DATA RECORDS Block Start

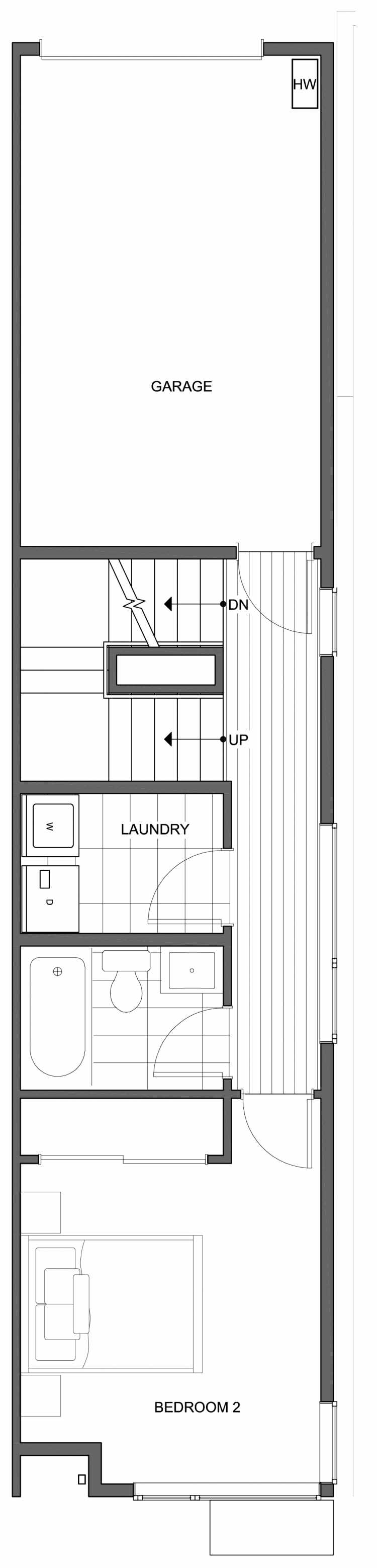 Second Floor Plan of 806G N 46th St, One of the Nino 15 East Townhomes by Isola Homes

DATA RECORDS Block End
DATA RECORDS Block Start

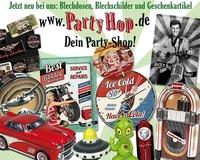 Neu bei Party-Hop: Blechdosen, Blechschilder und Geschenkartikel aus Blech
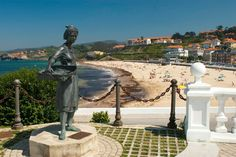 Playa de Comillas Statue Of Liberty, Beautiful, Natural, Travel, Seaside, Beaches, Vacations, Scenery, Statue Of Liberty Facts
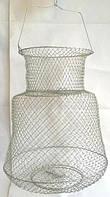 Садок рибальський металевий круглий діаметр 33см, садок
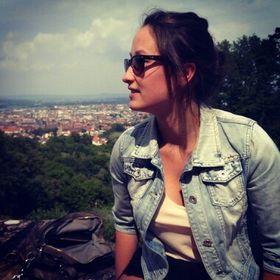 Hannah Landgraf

DATA RECORDS Block End

HOW TO COMPLETE THIS TASK >> In the records above, copy exactly everything from the line that has "Садок рибальський металевий" down to the line that has "Hannah Landgraf", both ends included, and leave out the pictures.

REPLY >>
 Садок рибальський металевий круглий діаметр 33см, садок
 Hannah Landgraf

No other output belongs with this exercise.